Mauerstetten / Kaufbeuren
Geothermie-Träume vorerst begraben

Die Eurphorie war riesig, nun stellt sich Ernüchterung ein: Das Geothermie-Projekt in Mauerstetten ist in seiner geplanten Form offenbar gescheitert. Nach Informationen der Allgäuer Zeitung hat die Bohrmannschaft zwar heißes Tiefenwasser gefunden, allerdings war die sogenannte Schüttung nicht ausreichend. Das heißt, die Wasservorkommen in rund 4500 Metern Tiefe sind zur Energiegewinnung nicht wie vorgesehen nutzbar. Die Betreiberfirma Exorka möchte dies so nicht bestätigen. «Mauerstetten war, ist und bleibt ein anspruchsvolles Geothermie-Projekt», so Exorka-Direktor Curt Bems. «Im Augenblick werten wir die Ergebnisse der Bohrung aus und sondieren das optimale Weiter

Einst große Pläne

Hoffnung machten einst vor allem die geologischen Gegebenheiten. Denn unterhalb der Gemeinde Mauerstetten, die im süddeutschen Molassebecken zwischen Donau und Alpen liegt, ist der saubere Wärmeträger Wasser nach Ansicht der Fachleute reichlich vorhanden. Die in der Flüssigkeit gespeicherte Energie kann sowohl direkt, etwa zum Heizen und Kühlen, indirekt zur Erzeugung von elektrischem Strom oder in einer Kraft-Wärme-Kopplung genutzt werden. Exorka hatte angekündigt, im Fall erfolgreicher Probebohrungen ein Kraftwerk mit einer Leistung von vier bis fünf Megawatt zu bauen. 10000 Haushalte hätten damit nach Ansicht der Betreiber versorgt werden können. Vorgesehen war, aus zwei Bohrlöchern pro Sekunde jeweils 80 Liter 130 Grad heißes Wasser an die Oberfläche zu pumpen.

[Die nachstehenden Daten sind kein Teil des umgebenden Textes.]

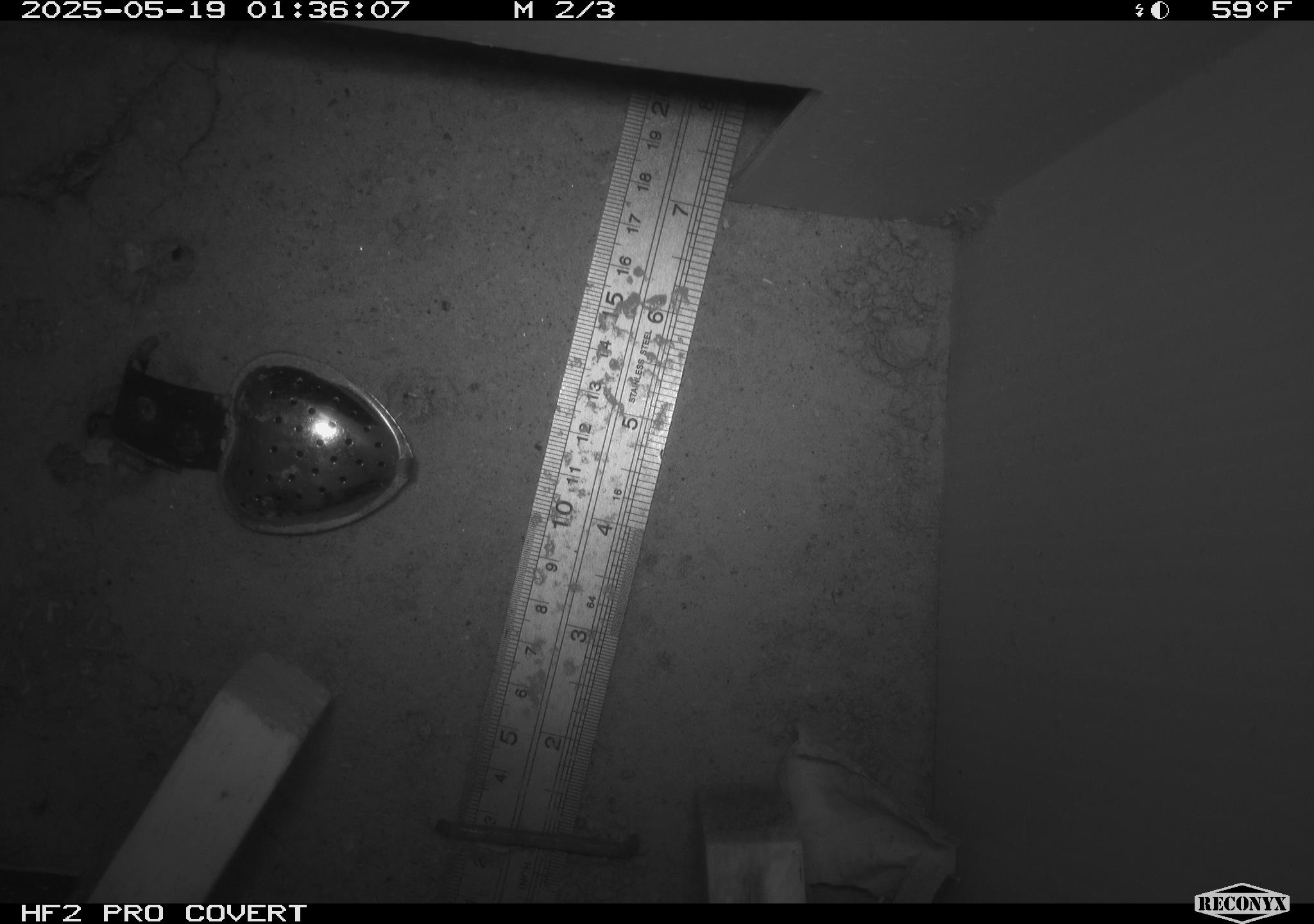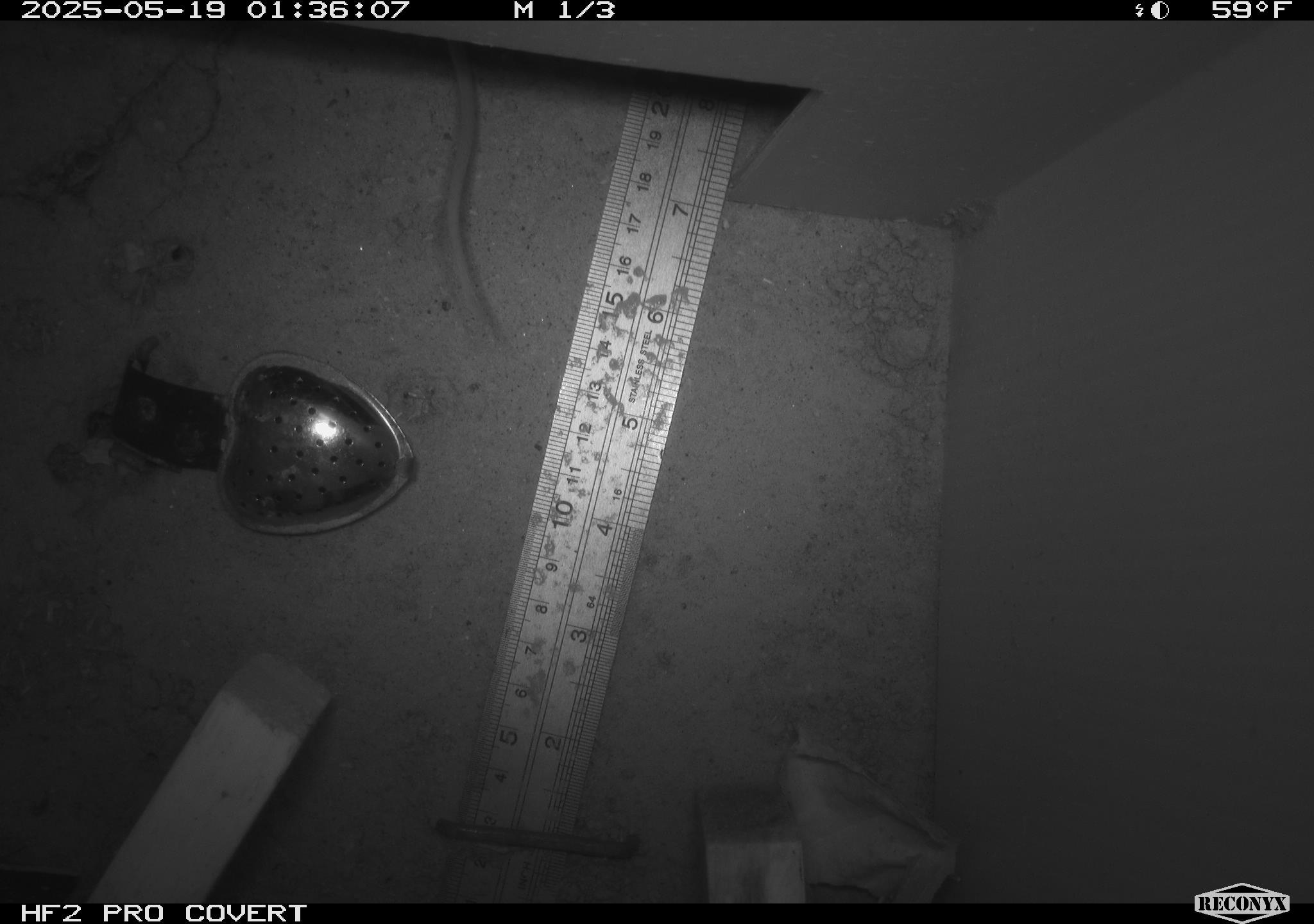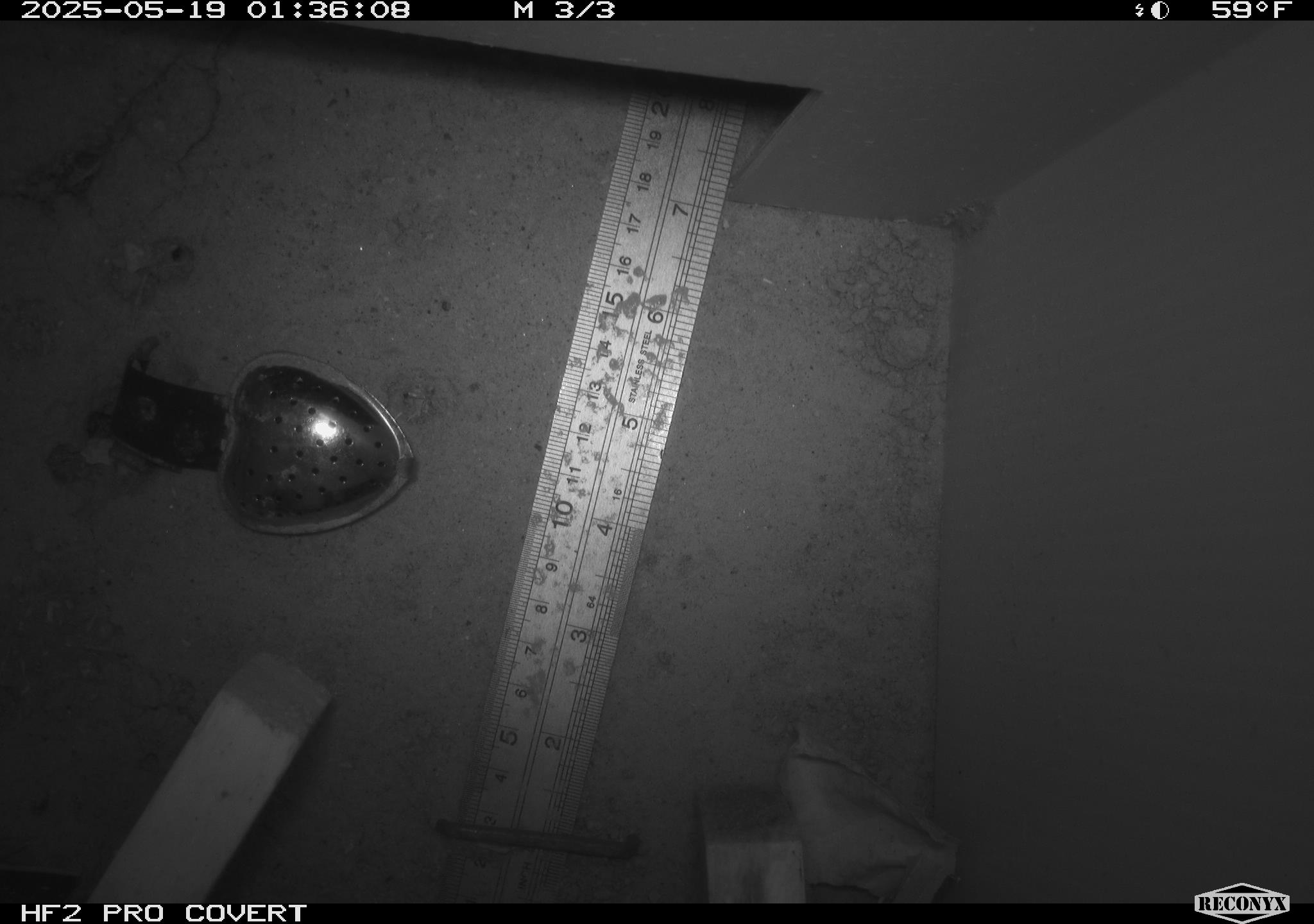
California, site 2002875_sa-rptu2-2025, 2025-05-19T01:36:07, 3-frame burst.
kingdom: Animalia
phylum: Chordata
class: Mammalia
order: Rodentia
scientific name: Rodentia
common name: rodent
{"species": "rodent (Rodentia)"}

Durch eine dritte Bohrung sollte die gesamte Wassermenge wieder in die Erdkruste zurückgeführt werden, nachdem ihr die benötigte Energie entnommen wurde. Trotz mehrerer Versuche konnte die dafür erforderliche Schüttung nicht erreicht werden. Unter anderem wurde das Gestein mit einer Säurelösung «stimuliert» und bei einer weiteren Teufung ein anderer Bohrwinkel gewählt (wir berichteten).

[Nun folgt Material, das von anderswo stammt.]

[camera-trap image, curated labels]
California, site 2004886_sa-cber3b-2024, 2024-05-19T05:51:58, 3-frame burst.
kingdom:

Die Kosten für die bisherigen Arbeiten summieren sich auf etliche Millionen Euro. Bevor der Bohrmeißel überhaupt das erste Mal angesetzt wurde, waren nach damaligen Unternehmensangaben bereits zehn Millionen Euro in die Voruntersuchungen investiert worden. Kalkuliert waren damals rund 40 Millionen Euro Gesamtkosten. Der überwiegende Teil, rund 60 Prozent, entfallen laut Exorka auf die Bohrkosten.

Derzeit wird ausgewertet

Dem Vernehmen nach soll das ehrgeizige Unternehmen nun jedoch nicht begraben werden. Im Gespräch ist derzeit, den Energieträger Wasser künftig in anderer Form für die Wärme- und Stromgewinnung zu nutzen, wobei allerdings die Mengen oder Temperaturen geringer wären als geplant. Welches Energiekonzept und welche Technik dabei in welchem Zeitraum zum Tragen kommt, steht aber noch nicht fest. Auch über den Abbau des Bohrturms wurde offenbar noch nicht entschieden. Neue Erkenntnisse lägen möglicherweise nicht vor Ende des Sommers vor, teilt Bems lediglich mit und betont: «Wir werden noch eine gute Weile in Mauerstetten zugegen sein.»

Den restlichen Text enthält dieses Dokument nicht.